WORK ITEM:
Reproduce word for word every line of the entries below, from the line containing "[crowd-labeled camera trap]" through the final line, and nothing else.

══ INFORMATION SUPPLIED

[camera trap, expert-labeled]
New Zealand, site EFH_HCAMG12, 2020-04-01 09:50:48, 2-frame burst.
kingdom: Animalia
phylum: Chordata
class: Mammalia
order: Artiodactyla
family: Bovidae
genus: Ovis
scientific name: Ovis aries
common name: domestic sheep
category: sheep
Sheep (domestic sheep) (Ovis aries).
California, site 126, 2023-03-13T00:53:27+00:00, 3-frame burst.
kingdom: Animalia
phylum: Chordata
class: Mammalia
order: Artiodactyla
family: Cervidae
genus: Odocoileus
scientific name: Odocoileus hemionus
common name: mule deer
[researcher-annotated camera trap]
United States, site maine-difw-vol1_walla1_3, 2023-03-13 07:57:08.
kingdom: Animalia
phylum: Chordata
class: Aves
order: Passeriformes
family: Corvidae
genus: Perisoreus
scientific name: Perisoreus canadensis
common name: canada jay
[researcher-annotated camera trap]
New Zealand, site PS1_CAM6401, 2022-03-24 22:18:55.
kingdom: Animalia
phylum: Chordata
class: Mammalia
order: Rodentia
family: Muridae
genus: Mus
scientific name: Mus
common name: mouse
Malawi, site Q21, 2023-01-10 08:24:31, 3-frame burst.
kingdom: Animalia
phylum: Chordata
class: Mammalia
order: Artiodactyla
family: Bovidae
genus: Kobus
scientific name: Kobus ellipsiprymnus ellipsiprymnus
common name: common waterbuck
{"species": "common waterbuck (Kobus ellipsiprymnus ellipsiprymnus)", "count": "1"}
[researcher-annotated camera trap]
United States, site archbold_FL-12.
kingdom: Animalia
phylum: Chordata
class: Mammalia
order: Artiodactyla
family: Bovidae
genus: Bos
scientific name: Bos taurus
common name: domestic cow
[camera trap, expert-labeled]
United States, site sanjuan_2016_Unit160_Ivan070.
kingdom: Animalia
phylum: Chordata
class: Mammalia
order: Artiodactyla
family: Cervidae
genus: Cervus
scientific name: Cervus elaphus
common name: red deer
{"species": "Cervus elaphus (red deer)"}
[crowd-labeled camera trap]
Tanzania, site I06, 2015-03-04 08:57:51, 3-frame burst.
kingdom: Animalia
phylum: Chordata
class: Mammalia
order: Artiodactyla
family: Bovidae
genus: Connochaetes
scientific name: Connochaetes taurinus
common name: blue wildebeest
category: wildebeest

════

EXERCISE RESULT:
[crowd-labeled camera trap]
Tanzania, site I06, 2015-03-04 08:57:51, 3-frame burst.
kingdom: Animalia
phylum: Chordata
class: Mammalia
order: Artiodactyla
family: Bovidae
genus: Connochaetes
scientific name: Connochaetes taurinus
common name: blue wildebeest
category: wildebeest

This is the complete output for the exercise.